The 16-space Bella Centre unit will focus on “custody in the community” and women there will be supported to live independently and develop a range of life skills.
The building, which will open on August 1, has no bars on the windows and no barbed wire or high walls and was designed to blend into the surrounding area.
Community Safety Minister Ash Regan, who toured the facility on Thursday, said it marks a “step change” in the way Scotland supports women in custody.
The centre’s completion is part of a wider £600 million plan to improve Scotland’s custodial estate.
The Bella Centre will have a sister centre in Glasgow and work is progressing on a replacement for HMP YOI Cornton Vale near Stirling, the national facility for female offenders.
Currently, most female offenders are detained at Cornton Vale, HMP YOI Polmont, Gateside prison in Greenock and Edinburgh’s Saughton Prison.
Cornton Vale has been pencilled-in for replacement for more than a decade due to changes in the way women inmates are treated and the crumbling fabric of its buildings.
Ms Regan said: “The Bella Centre marks a step change in the way Scotland supports women in custody, and is the first facility of its kind in the UK.
“It takes a gender-specific and trauma-informed approach to better prepare women for re-integration back into their communities.
“Enhanced access to the community will enable women to retain family ties while allowing supportive partnerships in the locality to flourish. This visionary new centre has been specifically designed to better prepare women for release and to reduce reoffending.
“It relies heavily on collaboration with and between a wide range of partners, enabling a multi-disciplinary approach that will serve the rehabilitative needs of women, supporting them to reintegrate back into their communities.”
The facility has shared house-style accommodation with communal living spaces downstairs and individual bedrooms upstairs.

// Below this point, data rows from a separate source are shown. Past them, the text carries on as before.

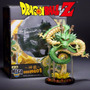 Figura Shen Long Dragon Ball Z 17 Cm Esferas Del Dragon Goku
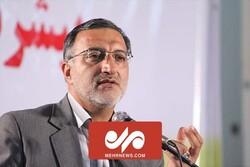 علی رضا زاکانی 18 ووٹوں سے تہران کے ميئر منتخب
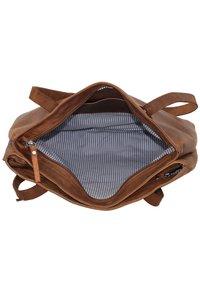Harold's - Tote bag - brown - 4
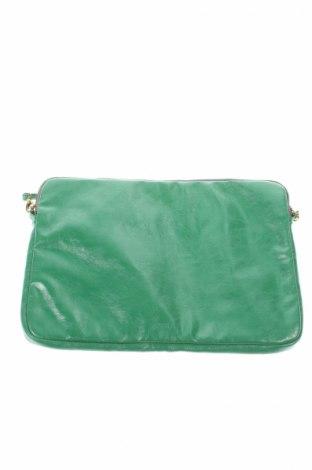 Γυναικεία τσάντα Esprit, Χρώμα Πράσινο, Δερματίνη, Τιμή 10,40€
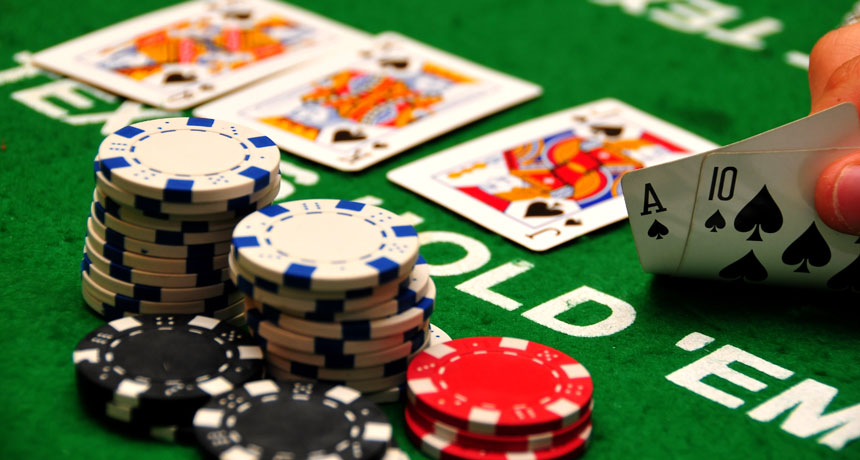 How Casino Made Me A Better Salesperson?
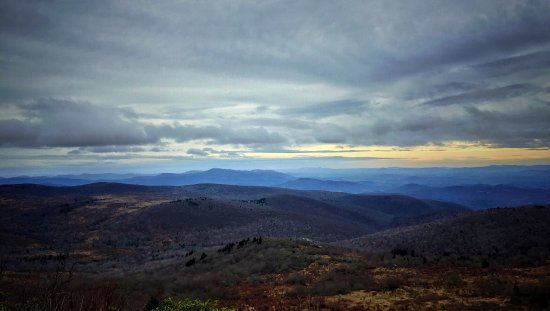 Grayson Highlands State Park: photo0.jpg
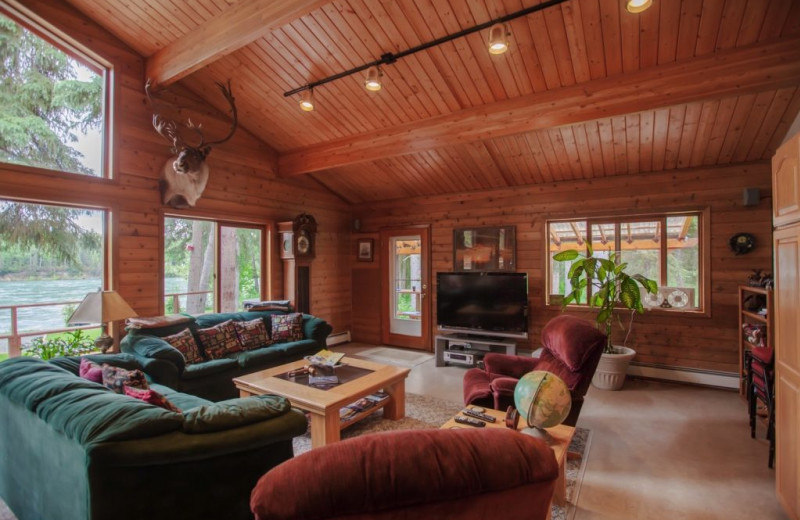 Living room at Alaskan Fishing Adventures.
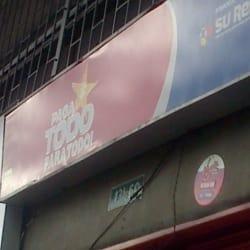 Paga Todo Para Todo Calle 167 con 55A en Bogotá
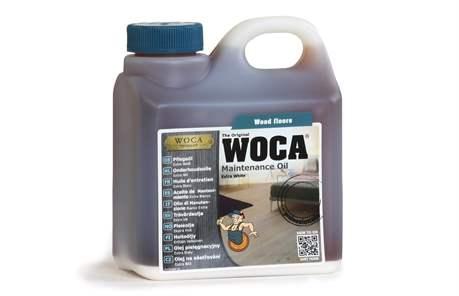 Pflegeöl extraweiß 1 Liter Bild 1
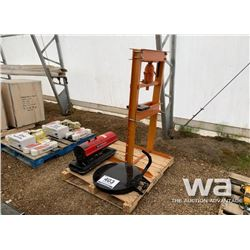 20 TON SHOP PRESS, HEATER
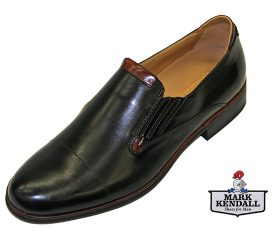 Galizio Torresi 442990 Slip On shoe
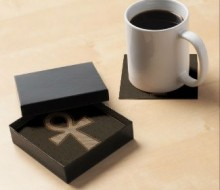 ankh_key_of_life_cork_coaster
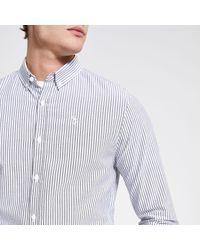 River Island Gray Maison Riviera Grey Stripe Slim Fit Shirt for men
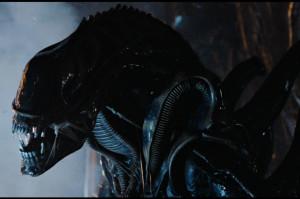 alien- film sci-fi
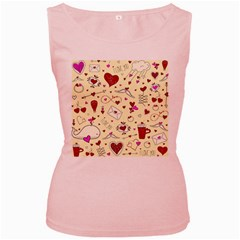 Valentinstag Love Hearts Pattern Red Yellow Women s Pink Tank Top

Women will be supported to develop life skills by taking responsibility for their own personal care, laundry and housekeeping.
There is also a Community Hub where women can meet with visitors and access a range of activities and local services which will help them to develop the skills and support networks necessary for successful reintegration into the community.
The Scottish Prison Service (SPS) said every woman allocated to a community custody unit will have undergone a “robust” risk and needs assessment process.
SPS said: “The units will accommodate women of mixed custodial sentence lengths and women will, following appropriate risk assessments, have the opportunity to access the community.
“Living in the CCUs will enable these women to foster stronger and closer links within the appropriate community support agencies they will be working with prior to release.”